Saisir les opportunités de financement (CEF 2026)

Pour accompagner ces investissements lourds, le Fonds pour les connexions européennes (CEF) met à disposition 1,1 milliard d’euros pour les appels à propositions 2026 dans le domaine des transports, avec une clôture fixée au 6 octobre 2026.

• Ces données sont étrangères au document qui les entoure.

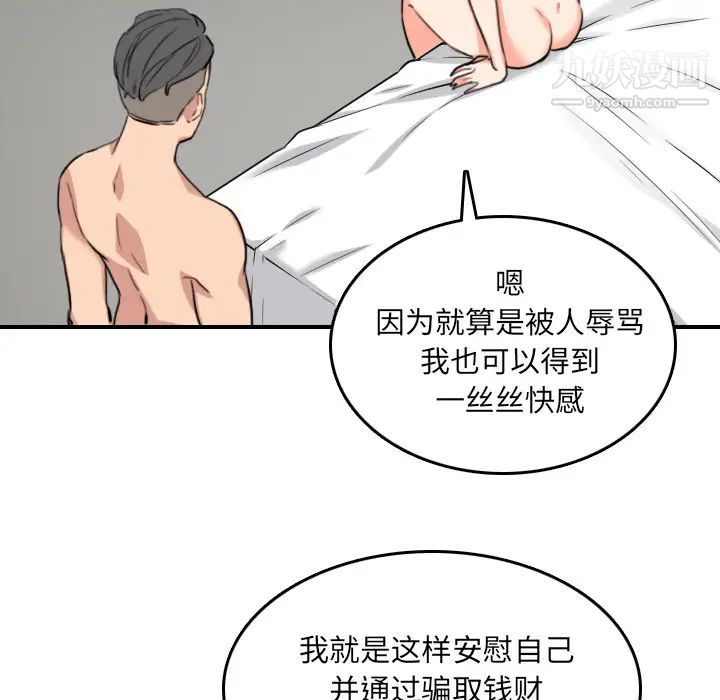 色花穴第56话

L’appel dédié (SUSTMOBGEN) consacre 200 millions d’euros aux infrastructures de recharge électrique dans les ports et à l’équipement des navires pour l’utilisation de carburants alternatifs.

Ce guichet finance :

  • Le déploiement d’infrastructures d’alimentation électrique à quai dans les ports maritimes et fluviaux du réseau RTE-T.
  • L’installation ou la modernisation (retrofit) des systèmes énergétiques des navires (navigation intérieure et transport maritime à courte distance, y compris les ferries) avec des technologies électriques, hybrides, à hydrogène, à ammoniac, au méthanol, au biométhane, ou des systèmes de propulsion assistée par le vent.

 

Taux et plafonds de financement :

La contribution européenne est plafonnée à 10 000 000 EUR par convention.

Le remboursement couvre au maximum 30% des coûts des travaux, et jusqu’à 70% pour les projets situés dans les régions ultrapériphériques.